##### RECORDS TO USE

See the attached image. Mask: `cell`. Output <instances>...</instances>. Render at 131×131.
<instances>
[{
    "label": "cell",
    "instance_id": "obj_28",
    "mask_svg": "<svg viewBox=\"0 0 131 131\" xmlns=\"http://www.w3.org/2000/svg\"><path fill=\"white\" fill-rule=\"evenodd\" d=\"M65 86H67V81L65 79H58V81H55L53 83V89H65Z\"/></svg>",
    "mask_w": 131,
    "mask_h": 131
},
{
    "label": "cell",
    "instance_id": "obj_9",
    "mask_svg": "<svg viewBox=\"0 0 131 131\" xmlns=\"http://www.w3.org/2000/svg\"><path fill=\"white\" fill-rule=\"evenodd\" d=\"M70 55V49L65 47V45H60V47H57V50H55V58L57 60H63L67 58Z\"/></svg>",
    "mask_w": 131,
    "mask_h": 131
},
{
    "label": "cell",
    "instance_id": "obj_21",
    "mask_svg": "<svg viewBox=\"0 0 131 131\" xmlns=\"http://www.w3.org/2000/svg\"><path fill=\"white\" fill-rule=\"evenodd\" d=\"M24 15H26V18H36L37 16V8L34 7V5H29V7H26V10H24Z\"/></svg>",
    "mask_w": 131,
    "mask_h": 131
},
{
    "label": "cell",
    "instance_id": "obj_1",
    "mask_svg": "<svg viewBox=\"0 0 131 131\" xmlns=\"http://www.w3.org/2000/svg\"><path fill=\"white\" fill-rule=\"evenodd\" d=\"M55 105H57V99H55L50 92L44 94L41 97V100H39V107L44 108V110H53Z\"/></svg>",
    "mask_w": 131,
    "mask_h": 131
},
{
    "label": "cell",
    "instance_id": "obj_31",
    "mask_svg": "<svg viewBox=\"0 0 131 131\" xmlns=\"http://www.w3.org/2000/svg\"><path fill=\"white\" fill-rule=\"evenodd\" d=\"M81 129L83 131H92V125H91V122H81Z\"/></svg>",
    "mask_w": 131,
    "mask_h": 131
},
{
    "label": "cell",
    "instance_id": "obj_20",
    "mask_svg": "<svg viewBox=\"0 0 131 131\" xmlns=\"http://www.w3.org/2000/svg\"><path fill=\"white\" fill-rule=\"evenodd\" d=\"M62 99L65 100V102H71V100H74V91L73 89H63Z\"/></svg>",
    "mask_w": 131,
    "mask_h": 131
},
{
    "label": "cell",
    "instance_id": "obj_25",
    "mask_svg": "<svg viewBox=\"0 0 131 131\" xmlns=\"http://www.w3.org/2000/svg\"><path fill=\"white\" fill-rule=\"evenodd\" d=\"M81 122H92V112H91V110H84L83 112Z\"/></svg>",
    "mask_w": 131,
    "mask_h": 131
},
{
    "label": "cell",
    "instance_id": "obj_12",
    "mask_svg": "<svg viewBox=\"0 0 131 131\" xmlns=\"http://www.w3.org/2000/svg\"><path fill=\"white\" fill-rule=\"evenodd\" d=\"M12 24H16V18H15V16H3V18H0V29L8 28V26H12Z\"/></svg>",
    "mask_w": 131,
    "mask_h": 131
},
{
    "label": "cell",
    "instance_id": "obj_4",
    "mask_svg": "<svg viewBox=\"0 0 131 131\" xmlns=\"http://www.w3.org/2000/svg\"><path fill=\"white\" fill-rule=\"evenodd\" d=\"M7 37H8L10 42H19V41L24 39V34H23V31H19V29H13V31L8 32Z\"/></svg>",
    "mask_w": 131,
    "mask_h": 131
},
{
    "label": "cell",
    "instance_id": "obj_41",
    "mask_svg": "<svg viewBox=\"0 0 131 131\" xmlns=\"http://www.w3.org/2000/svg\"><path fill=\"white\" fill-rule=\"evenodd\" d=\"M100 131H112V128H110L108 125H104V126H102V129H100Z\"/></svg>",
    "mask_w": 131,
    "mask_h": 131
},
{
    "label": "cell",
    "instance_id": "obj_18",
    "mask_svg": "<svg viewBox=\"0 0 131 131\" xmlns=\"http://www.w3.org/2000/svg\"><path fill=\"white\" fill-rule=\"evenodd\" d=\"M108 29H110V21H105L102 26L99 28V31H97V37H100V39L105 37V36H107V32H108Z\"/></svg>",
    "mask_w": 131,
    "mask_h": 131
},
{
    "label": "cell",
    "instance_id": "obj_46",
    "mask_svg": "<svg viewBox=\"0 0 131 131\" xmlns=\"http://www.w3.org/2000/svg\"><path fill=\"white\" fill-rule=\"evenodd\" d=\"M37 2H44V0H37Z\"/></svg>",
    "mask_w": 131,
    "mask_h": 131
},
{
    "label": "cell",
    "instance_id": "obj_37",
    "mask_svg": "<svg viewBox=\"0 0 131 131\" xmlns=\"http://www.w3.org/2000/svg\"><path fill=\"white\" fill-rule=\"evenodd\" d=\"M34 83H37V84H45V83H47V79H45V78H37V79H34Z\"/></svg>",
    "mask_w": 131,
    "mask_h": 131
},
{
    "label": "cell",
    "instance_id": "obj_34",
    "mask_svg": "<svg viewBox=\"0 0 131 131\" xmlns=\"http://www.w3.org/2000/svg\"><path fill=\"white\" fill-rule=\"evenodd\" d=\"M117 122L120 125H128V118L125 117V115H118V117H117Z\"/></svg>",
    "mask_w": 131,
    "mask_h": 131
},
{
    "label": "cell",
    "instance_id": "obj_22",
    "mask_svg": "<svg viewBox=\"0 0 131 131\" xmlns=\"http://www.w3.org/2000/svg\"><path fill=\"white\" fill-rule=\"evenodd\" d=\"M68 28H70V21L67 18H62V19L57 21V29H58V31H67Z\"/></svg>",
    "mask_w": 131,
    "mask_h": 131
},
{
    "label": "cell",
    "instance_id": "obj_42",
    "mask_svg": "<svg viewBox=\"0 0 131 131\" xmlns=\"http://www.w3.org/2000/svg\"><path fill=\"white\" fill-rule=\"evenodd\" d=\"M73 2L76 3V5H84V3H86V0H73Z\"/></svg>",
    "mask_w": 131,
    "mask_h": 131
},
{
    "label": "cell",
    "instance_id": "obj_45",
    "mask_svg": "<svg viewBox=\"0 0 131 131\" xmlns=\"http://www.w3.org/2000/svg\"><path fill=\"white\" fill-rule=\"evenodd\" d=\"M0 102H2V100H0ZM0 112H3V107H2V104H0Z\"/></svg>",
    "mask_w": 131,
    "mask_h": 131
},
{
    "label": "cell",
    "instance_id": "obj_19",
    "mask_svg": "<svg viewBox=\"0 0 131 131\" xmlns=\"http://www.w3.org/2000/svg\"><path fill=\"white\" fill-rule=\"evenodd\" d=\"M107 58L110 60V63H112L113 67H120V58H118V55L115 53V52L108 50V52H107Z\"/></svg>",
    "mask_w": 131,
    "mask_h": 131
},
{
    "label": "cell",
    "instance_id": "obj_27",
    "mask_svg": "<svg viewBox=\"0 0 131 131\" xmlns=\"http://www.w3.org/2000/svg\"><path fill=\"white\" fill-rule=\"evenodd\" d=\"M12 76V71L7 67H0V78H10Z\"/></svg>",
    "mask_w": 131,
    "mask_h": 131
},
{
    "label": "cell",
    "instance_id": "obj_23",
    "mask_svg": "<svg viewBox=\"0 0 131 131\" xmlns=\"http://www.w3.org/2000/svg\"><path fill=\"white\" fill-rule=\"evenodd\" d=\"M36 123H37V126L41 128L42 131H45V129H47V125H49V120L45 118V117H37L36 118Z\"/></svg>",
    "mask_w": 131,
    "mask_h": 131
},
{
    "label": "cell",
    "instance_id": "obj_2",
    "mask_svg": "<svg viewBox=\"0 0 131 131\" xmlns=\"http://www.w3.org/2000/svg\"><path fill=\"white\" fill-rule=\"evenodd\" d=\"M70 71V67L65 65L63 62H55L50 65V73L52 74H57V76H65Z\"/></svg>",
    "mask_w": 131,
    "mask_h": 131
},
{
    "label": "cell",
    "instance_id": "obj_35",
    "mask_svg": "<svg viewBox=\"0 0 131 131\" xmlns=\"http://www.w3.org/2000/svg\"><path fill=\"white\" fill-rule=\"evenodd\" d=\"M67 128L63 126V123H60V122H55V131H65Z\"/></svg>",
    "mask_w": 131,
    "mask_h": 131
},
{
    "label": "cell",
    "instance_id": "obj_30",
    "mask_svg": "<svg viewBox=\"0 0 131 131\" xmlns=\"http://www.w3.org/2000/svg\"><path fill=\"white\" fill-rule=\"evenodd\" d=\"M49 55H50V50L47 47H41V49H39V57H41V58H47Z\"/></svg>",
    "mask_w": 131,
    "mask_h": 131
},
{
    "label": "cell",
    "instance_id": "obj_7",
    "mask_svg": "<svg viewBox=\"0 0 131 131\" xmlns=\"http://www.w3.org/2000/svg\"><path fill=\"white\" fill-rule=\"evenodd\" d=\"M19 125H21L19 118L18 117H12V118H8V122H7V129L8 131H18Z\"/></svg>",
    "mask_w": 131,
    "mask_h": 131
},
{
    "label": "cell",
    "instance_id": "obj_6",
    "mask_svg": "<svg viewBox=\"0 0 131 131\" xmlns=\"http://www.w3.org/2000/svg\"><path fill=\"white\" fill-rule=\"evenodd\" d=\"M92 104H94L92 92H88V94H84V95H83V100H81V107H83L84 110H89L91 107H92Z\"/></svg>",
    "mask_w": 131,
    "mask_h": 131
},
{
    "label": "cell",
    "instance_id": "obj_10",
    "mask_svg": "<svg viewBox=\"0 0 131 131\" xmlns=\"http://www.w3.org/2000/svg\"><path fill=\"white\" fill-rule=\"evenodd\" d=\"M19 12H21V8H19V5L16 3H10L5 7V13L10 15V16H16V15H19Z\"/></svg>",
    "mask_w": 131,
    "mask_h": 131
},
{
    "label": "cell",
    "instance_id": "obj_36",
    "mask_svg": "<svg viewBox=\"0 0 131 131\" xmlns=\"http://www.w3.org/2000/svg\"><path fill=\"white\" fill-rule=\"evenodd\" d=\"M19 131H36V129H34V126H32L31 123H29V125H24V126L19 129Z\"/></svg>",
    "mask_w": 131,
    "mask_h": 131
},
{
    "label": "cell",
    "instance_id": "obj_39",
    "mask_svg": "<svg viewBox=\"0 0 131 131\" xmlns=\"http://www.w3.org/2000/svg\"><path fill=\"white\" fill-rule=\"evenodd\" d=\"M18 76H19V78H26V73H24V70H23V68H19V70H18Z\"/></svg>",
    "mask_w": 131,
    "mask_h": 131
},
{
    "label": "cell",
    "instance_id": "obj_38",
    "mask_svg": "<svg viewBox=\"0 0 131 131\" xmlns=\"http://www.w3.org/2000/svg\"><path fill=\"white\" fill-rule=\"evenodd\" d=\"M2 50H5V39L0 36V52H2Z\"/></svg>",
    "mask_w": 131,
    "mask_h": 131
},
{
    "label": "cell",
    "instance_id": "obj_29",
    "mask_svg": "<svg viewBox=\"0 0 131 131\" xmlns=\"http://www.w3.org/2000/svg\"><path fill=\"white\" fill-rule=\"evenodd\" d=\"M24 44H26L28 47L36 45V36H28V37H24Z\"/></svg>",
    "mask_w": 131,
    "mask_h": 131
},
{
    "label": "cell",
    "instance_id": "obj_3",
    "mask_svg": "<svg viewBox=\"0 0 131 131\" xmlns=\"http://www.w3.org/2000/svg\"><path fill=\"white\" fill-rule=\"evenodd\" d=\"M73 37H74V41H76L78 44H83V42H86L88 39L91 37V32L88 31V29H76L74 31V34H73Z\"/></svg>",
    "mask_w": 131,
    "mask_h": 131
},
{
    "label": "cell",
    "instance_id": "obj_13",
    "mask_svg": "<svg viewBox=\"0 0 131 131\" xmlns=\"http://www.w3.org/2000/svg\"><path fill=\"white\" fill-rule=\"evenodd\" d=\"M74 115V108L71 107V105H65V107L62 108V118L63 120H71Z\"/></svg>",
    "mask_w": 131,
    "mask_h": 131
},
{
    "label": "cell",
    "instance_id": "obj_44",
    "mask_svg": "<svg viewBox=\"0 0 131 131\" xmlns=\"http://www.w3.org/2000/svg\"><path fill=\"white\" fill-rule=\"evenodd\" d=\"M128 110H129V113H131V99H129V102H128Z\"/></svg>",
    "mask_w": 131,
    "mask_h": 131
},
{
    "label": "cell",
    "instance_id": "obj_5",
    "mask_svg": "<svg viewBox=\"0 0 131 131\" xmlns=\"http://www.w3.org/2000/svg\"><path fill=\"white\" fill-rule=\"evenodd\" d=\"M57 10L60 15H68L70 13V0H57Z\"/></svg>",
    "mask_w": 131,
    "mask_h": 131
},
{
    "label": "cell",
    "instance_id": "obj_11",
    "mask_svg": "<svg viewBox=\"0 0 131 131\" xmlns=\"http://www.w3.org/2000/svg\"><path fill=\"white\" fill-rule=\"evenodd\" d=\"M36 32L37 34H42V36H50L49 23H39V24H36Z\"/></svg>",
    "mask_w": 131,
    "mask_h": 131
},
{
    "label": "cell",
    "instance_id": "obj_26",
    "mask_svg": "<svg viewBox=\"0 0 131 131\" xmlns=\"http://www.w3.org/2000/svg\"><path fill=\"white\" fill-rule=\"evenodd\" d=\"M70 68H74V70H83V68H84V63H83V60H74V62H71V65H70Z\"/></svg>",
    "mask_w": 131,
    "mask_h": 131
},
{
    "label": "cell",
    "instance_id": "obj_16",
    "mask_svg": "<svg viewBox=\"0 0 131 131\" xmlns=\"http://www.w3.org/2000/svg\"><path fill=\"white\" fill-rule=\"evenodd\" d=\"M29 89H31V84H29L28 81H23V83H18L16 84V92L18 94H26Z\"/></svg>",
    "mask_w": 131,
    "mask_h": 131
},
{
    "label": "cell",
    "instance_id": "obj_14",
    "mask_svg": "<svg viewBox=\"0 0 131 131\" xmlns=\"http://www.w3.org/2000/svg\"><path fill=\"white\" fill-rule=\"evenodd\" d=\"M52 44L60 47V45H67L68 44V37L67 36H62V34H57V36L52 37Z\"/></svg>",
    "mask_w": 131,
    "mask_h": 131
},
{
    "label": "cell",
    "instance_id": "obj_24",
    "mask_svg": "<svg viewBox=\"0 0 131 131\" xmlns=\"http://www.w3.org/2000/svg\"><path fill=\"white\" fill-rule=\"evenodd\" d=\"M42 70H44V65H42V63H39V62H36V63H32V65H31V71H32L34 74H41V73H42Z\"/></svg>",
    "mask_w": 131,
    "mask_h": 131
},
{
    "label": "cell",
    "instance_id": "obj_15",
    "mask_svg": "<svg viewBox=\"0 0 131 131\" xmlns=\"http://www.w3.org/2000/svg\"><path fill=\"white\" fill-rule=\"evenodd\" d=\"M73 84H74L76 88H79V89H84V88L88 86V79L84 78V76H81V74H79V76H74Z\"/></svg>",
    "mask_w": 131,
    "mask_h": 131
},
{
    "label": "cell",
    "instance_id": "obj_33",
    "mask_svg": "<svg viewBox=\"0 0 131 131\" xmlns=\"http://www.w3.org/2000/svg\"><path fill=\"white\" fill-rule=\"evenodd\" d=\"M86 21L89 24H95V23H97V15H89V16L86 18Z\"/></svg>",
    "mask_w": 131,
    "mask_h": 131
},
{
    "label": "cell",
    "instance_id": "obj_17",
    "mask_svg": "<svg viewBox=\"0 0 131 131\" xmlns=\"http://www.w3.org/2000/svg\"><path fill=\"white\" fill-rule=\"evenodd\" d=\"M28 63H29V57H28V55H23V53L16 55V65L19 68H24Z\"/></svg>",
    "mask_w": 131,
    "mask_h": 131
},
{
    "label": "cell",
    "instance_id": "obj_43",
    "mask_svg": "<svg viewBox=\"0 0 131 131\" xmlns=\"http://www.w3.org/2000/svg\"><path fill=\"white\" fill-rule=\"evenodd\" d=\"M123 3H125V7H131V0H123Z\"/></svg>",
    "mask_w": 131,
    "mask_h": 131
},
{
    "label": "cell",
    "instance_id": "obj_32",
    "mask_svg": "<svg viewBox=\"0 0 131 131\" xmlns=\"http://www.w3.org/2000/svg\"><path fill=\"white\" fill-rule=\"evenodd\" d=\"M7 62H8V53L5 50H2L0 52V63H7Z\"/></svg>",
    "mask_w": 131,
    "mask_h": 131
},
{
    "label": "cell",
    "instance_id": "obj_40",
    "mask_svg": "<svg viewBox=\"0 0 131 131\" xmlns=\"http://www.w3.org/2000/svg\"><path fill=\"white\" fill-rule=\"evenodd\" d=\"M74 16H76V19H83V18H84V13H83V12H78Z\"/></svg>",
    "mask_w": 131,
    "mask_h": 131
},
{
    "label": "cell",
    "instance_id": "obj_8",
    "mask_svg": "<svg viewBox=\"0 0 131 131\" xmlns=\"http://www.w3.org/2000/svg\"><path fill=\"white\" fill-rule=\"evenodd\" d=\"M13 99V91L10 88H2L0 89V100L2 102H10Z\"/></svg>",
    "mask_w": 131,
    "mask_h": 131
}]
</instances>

##########

> _REQUIRED TASK_: Reproduce verbatim the portion of the rows that begins at their first line and ends with the line containing "55V49L65 47V45H60V47H57V50H55V58L57 60H63L67", including both of those lines.

> _SOLUTION TO THIS EXERCISE_:
See the attached image. Mask: `cell`. Output <instances>...</instances>. Render at 131×131.
<instances>
[{
    "label": "cell",
    "instance_id": "obj_28",
    "mask_svg": "<svg viewBox=\"0 0 131 131\" xmlns=\"http://www.w3.org/2000/svg\"><path fill=\"white\" fill-rule=\"evenodd\" d=\"M65 86H67V81L65 79H58V81H55L53 83V89H65Z\"/></svg>",
    "mask_w": 131,
    "mask_h": 131
},
{
    "label": "cell",
    "instance_id": "obj_9",
    "mask_svg": "<svg viewBox=\"0 0 131 131\" xmlns=\"http://www.w3.org/2000/svg\"><path fill=\"white\" fill-rule=\"evenodd\" d=\"M70 55V49L65 47V45H60V47H57V50H55V58L57 60H63L67 58Z\"/></svg>",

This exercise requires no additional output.